DELAVAN — For the second time this summer, Phoenix Middle School in the Delavan-Darien School District received an award for demonstrating an improving school climate.
Phoenix earned a 2013-14 Wisconsin Title I School of Recognition Award and was a “beating the odds” school, as named by the Wisconsin Department of Public Instruction.
Phoenix was one of 167 Wisconsin schools earning a School of Recognition Award this year, which recognizes success in educating students from low-income families. Schools qualify on the basis of being high achieving, high progress and/or beating the odds.
“What a great way to start the school year,” State Superintendent Tony Evers said in a statement. “By recognizing schools for their success at educating our students, we put the focus where it belongs: on our children.”
As a “beating the odds” school, Phoenix Middle School has:
- Had above-average student achievement in reading and math when compared to similar-sized schools from like-sized districts with similar grade configurations and poverty levels;
- Met the state’s test-participation, attendance and dropout goals;
- Been placed in one of the top three accountability index categories of “meeting expectations,” “exceeding expectations” or “significantly exceeding expectations” on school report cards.

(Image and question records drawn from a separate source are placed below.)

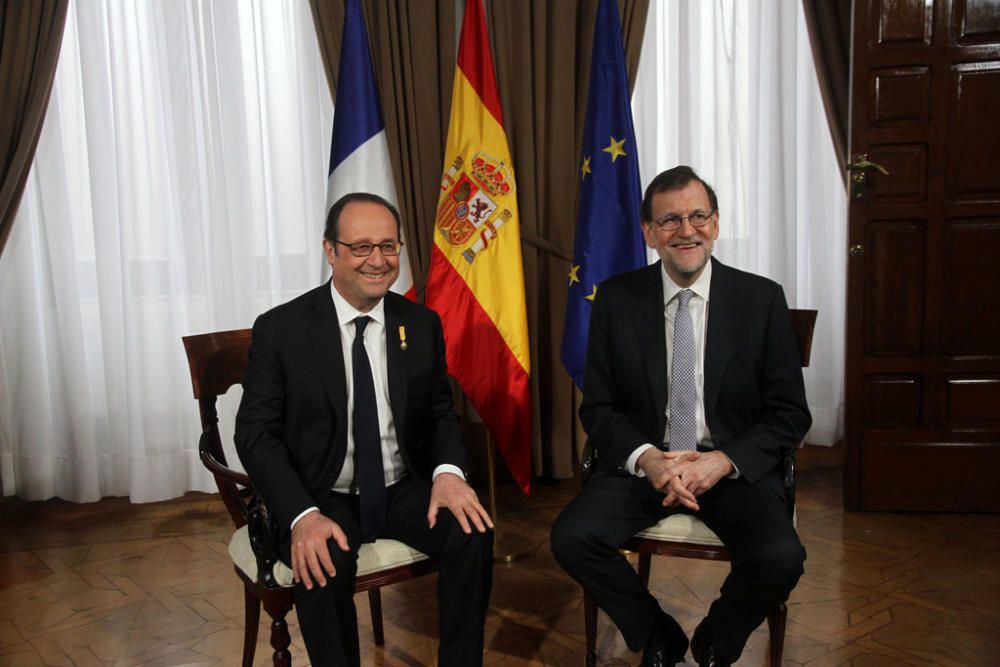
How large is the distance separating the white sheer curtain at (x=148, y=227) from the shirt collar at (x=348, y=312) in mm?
1800

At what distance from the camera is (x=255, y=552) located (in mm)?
2053

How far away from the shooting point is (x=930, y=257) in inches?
138

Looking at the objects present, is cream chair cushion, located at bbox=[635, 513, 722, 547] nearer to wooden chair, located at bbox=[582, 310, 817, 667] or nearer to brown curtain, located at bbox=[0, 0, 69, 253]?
wooden chair, located at bbox=[582, 310, 817, 667]

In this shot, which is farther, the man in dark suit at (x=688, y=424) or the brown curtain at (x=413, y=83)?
the brown curtain at (x=413, y=83)

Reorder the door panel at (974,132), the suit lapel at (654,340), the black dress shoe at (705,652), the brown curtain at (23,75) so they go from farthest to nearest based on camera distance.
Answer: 1. the brown curtain at (23,75)
2. the door panel at (974,132)
3. the suit lapel at (654,340)
4. the black dress shoe at (705,652)

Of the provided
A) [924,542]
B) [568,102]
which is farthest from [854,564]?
[568,102]

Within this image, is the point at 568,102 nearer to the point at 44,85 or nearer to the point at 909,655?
the point at 44,85

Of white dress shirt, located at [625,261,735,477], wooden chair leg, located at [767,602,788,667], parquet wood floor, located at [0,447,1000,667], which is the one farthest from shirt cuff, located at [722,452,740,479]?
parquet wood floor, located at [0,447,1000,667]

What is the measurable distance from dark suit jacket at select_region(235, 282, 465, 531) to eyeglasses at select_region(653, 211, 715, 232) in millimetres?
740

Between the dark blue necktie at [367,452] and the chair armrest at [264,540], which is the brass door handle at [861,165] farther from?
the chair armrest at [264,540]

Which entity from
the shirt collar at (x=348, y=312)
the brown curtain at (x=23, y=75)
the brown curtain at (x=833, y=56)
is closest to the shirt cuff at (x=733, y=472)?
the shirt collar at (x=348, y=312)

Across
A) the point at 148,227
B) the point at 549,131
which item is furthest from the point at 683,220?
the point at 148,227

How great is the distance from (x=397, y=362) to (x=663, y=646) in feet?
3.29

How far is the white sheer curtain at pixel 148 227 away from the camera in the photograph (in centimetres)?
378
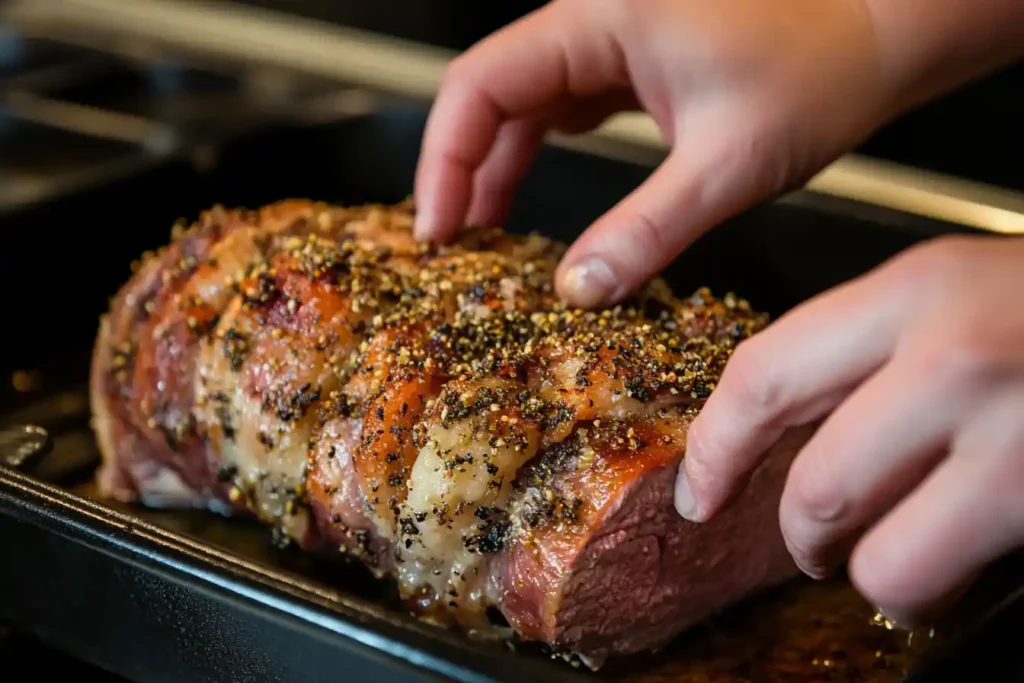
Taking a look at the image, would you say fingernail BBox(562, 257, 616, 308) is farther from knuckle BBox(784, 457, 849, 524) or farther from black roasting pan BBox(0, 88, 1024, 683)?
knuckle BBox(784, 457, 849, 524)

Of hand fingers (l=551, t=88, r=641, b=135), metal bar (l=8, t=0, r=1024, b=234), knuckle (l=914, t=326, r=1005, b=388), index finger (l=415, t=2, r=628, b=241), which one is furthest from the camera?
metal bar (l=8, t=0, r=1024, b=234)

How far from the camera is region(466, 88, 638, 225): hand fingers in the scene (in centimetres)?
245

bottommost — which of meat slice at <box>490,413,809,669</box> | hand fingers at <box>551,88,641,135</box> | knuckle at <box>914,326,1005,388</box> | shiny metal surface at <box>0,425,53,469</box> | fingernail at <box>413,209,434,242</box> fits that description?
meat slice at <box>490,413,809,669</box>

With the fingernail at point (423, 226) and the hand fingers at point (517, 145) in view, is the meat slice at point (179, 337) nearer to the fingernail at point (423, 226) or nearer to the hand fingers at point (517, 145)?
the fingernail at point (423, 226)

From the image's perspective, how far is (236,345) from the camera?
1939mm

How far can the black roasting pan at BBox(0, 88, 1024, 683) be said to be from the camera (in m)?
1.43

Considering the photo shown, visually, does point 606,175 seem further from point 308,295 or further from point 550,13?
point 308,295

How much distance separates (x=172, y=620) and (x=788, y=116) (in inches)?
51.2

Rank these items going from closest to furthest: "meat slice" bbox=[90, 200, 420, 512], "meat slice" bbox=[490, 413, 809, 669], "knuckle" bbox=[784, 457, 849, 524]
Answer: "knuckle" bbox=[784, 457, 849, 524] → "meat slice" bbox=[490, 413, 809, 669] → "meat slice" bbox=[90, 200, 420, 512]

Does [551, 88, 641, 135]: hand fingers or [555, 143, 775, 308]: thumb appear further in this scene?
[551, 88, 641, 135]: hand fingers

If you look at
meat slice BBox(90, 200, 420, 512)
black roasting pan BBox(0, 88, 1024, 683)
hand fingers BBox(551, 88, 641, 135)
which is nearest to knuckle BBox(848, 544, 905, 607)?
black roasting pan BBox(0, 88, 1024, 683)

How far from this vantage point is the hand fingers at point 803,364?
1.10 meters

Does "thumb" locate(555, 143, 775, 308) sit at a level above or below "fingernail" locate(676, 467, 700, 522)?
above

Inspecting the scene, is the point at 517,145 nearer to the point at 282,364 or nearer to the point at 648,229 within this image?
the point at 648,229
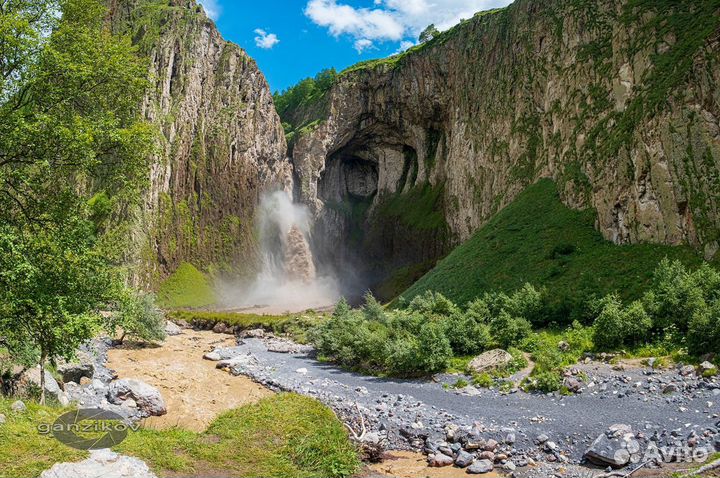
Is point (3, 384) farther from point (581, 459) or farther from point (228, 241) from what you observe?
point (228, 241)

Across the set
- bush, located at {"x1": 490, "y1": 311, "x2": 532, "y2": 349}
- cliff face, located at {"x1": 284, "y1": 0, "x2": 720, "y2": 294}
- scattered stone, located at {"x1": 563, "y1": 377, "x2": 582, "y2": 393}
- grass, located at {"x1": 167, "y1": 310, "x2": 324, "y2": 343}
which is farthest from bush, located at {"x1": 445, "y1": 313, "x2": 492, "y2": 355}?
grass, located at {"x1": 167, "y1": 310, "x2": 324, "y2": 343}

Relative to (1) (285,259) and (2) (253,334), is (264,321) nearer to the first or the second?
(2) (253,334)

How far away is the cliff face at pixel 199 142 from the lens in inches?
2965

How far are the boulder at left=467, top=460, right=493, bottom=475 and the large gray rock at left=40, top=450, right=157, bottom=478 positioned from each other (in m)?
7.86

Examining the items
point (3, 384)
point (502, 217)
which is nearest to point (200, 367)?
point (3, 384)

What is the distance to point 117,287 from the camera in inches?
498

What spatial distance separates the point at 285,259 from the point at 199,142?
27486 mm

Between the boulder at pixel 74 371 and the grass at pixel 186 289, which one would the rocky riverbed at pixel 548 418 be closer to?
the boulder at pixel 74 371

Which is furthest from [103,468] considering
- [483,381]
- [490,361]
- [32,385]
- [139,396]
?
[490,361]

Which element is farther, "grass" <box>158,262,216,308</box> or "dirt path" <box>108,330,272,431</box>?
"grass" <box>158,262,216,308</box>

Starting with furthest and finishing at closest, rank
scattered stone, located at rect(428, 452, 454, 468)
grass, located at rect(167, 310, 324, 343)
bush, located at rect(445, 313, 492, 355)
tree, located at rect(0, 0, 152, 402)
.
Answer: grass, located at rect(167, 310, 324, 343) → bush, located at rect(445, 313, 492, 355) → scattered stone, located at rect(428, 452, 454, 468) → tree, located at rect(0, 0, 152, 402)

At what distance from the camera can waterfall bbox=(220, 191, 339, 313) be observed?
8650 cm

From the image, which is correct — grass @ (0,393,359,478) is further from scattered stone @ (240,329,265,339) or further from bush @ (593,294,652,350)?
scattered stone @ (240,329,265,339)

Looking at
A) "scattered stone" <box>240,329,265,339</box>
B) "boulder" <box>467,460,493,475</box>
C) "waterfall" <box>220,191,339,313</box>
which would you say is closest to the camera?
"boulder" <box>467,460,493,475</box>
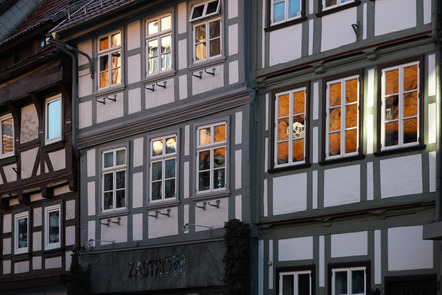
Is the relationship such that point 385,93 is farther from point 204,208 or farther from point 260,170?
point 204,208

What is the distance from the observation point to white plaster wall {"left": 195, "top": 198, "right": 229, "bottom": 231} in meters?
21.1

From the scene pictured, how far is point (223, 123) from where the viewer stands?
845 inches

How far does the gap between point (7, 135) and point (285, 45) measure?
10264mm

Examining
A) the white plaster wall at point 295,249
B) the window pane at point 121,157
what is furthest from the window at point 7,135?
the white plaster wall at point 295,249

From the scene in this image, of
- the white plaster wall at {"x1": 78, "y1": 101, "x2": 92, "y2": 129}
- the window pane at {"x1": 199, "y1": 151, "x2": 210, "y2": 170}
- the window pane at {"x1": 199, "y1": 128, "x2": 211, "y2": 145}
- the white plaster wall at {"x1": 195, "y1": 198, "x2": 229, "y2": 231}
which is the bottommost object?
the white plaster wall at {"x1": 195, "y1": 198, "x2": 229, "y2": 231}

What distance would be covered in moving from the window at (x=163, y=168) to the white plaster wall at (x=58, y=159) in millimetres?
3167

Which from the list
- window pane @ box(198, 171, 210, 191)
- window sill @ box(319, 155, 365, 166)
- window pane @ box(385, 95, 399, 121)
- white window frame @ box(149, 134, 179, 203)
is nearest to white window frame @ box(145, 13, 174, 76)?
white window frame @ box(149, 134, 179, 203)

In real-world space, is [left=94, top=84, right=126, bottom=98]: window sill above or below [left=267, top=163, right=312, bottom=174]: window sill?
above

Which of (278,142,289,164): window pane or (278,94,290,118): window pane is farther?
(278,94,290,118): window pane

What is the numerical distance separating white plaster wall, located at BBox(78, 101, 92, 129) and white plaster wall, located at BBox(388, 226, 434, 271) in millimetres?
9145

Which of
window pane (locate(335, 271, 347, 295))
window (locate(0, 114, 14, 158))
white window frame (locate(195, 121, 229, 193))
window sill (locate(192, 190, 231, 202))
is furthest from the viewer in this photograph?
window (locate(0, 114, 14, 158))

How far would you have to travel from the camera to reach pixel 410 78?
59.5 feet

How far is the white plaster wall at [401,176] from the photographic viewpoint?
58.2 feet

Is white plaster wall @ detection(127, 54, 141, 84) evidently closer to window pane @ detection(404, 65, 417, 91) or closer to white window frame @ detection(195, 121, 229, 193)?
white window frame @ detection(195, 121, 229, 193)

Phoenix, the only “beating the odds” school in Walworth County, also qualified for the award because the school is in the top 25 percent of Wisconsin schools for the percentage of students receiving federal free and reduced-priced school meals.
All award-winning schools receive federal Title I funding to provide services to high numbers or high percentages o economically disadvantaged children.
“Our staff and students have worked hard to make our school a better place for all learners,” Principal Mark Weerts said. “I am very proud of the work they’ve done and they truly are deserving of this award.”
Phoenix students have seen gains in reading and math on the Wisconsin Knowledge and Concepts Exam the past several years. Some highlights* include doubling the percentage of sixth graders who were advanced in math between 2009 and 2011, and growing the percentage of advanced sixth grade readers each year between 2007 and 2011. Also, the percentage of advanced and proficient seventh grade students in math went up about 15 percent between 2010 and 2011.
As an award-winner, representatives from the school will attend a recognition ceremony with State Superintendent Evers at the State Capitol Rotunda at noon Tuesday, Oct. 8.
The school will receive a $500 prize, a commemorative plaque and marketing materials about being an award-winner. Phoenix teachers are also eligible to compete for the Wisconsin Title I Schools of Recognition Teacher Fellowship Program, which funds professional development opportunities.
The School of Recognition Award is the second honor bestowed upon Phoenix Middle School since the end of the 2012-13 school year.
In June, the Wisconsin PBIS Network (Positive Behavioral Interventions and Supports) recognized Phoenix as a “School of Merit” (story) for implementing a high-quality, school-wide student behavioral program.
PBIS, or “The Comet Code” as it is known at Phoenix, is a proactive approach that establishes safer and more effective schools throughout the country. It is currently being implemented by about 47 percent of schools in the state and Phoenix was one of 146 schools recognized as a School of Merit for the 2012-13 school year, according to a congratulatory letter from Carolyn Stanford Taylor, assistant state superintendent in the Wisconsin Department of Public Instruction’s Division for Learning Support.
Since being rolled out in the midst of the 2011-12 school year, Phoenix has seen a dramatic decrease in the number of student office referrals and suspensions for both major and minor offenses. Far fewer behavior problems at the school have helped lead to a more positive school atmosphere and a better learning environment for all students and staff.
*Editor’s Note: As WKCE testing benchmarks were changed in 2012, test data from last year’s test is not directly comparable to prior years.